Sunday 25 February 2018

Ref comment issue settled 'amicably'

Martin Breheny

Martin Breheny

AN investigation into claims that Meath referee Cormac Reilly made inappropriate remarks to a player during the Monaghan v Tyrone Ulster quarter-final last Sunday week has been "dealt with amicably."

Monaghan wing-back Darren Hughes said after the game that he was unhappy with comments made by the referee. "I'll not repeat what he said to me in the first half but the referee shouldn't be saying that," he said.

Michael Curley, chairman of the National Referees' Committee, said his organisation had spoken to Monaghan about the comments and the matter was now closed.

"It has been dealt with amicably between ourselves and Monaghan and is now finished," he said.

Monaghan were unhappy with the referee's performance after having two players sent off and a further four booked. They were particularly upset by the dismissal of captain and midfielder Dick Clerkin on two yellow cards in the first half as it left them with a serious handicap which proved too great to overcome.

Curley said that his committee has no problems with criticisms of referees, provided they were not personal.

"Every referee knows that criticism comes with the job.

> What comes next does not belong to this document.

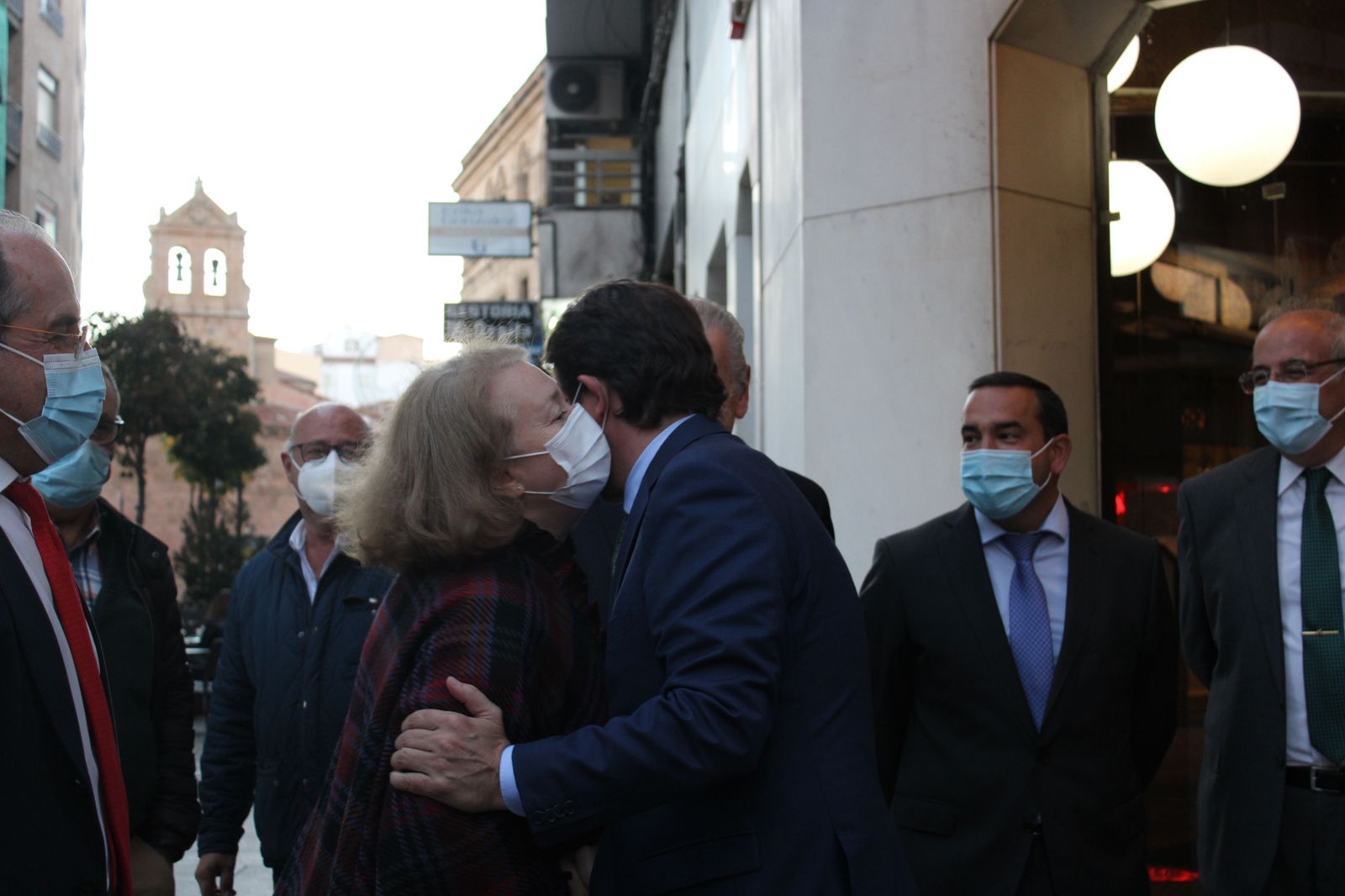 ceremonia-de-ingreso-del-doctor-javier-garcia-palao-21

Anyone can disagree with a referee and is perfectly entitled to do so but there's a line between what's acceptable and what's not. If someone is querying a decision, that's fine but if it gets personal, it's out of order," he said.

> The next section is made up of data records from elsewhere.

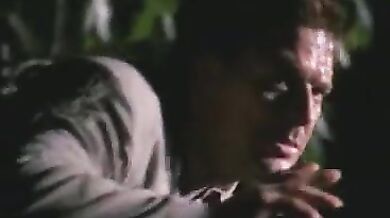 Cutie Heart scene 2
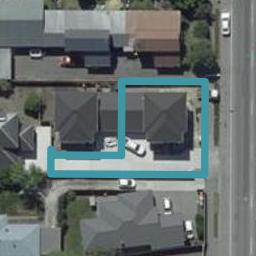 51A Cranford Street, St Albans, Christchurch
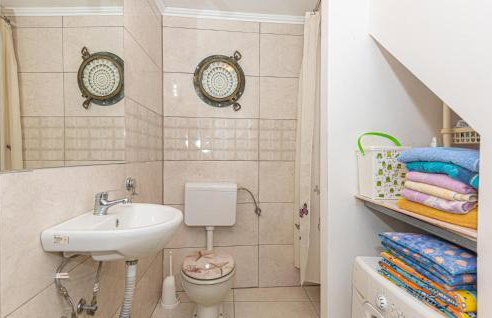 Awesome Home In Kaprije With Wifi - Foto 16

Regarding the recent controversies over 'square ball' calls, Curley said the general view among referees was that they would have preferred if the experimental rule which applied in last year's league had been retained.

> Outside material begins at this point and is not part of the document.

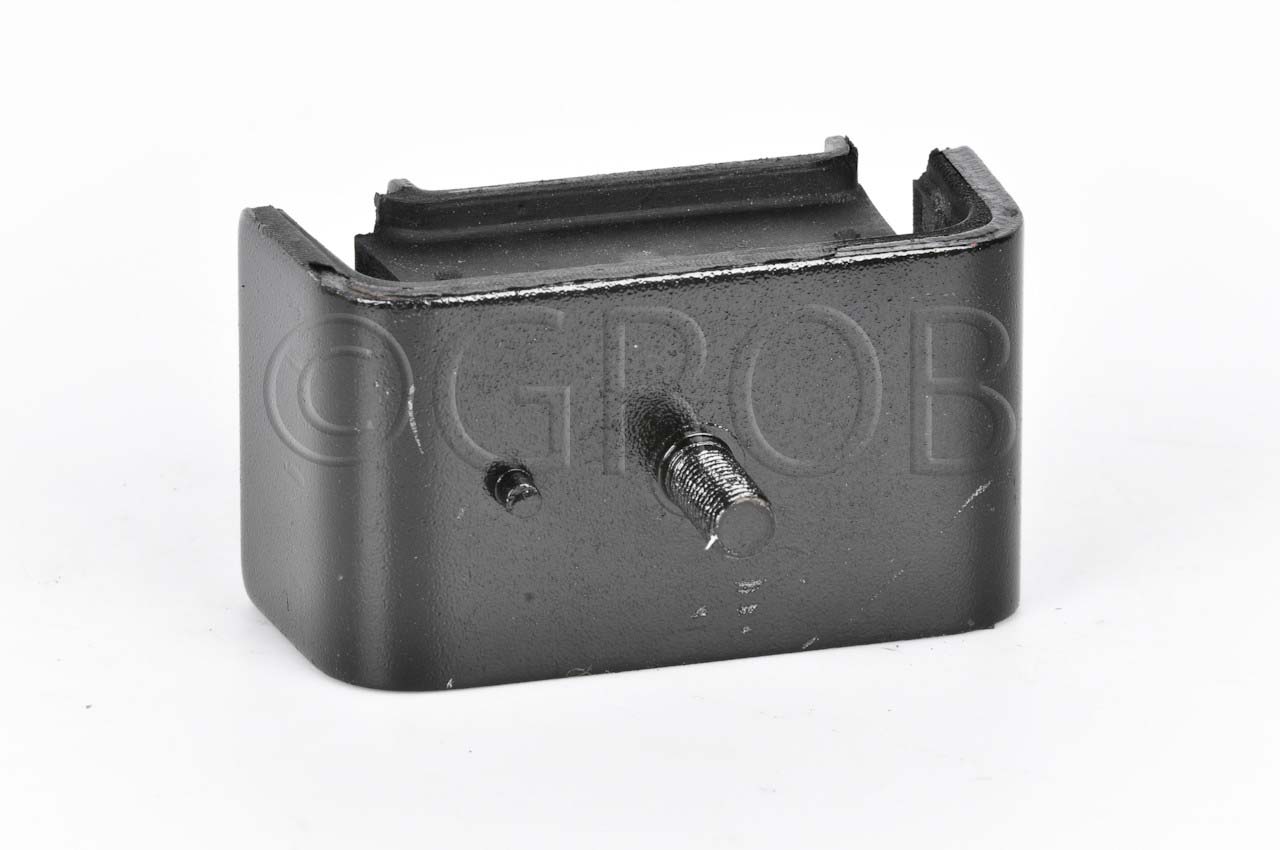 Soporte Motor Front. Der. Izq. Ichi Van 87-94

It allowed players to be in the square before the ball arrived (except in dead-ball situations) and while it was seen to work well, there was little support at Congress for making it permanent.

"Referees were happy because it was easy to implement. The rule as it stands can be difficult to get right. Overall though, they get more square ball calls right than wrong," he said.

He also believes that it has been a good year so far for officials. "We're pleased, in particular, with the effect umpire training has had. There will always be one or two controversies but that doesn't mean the umpires are wrong. Overall, we're happy with the way things are going," he said.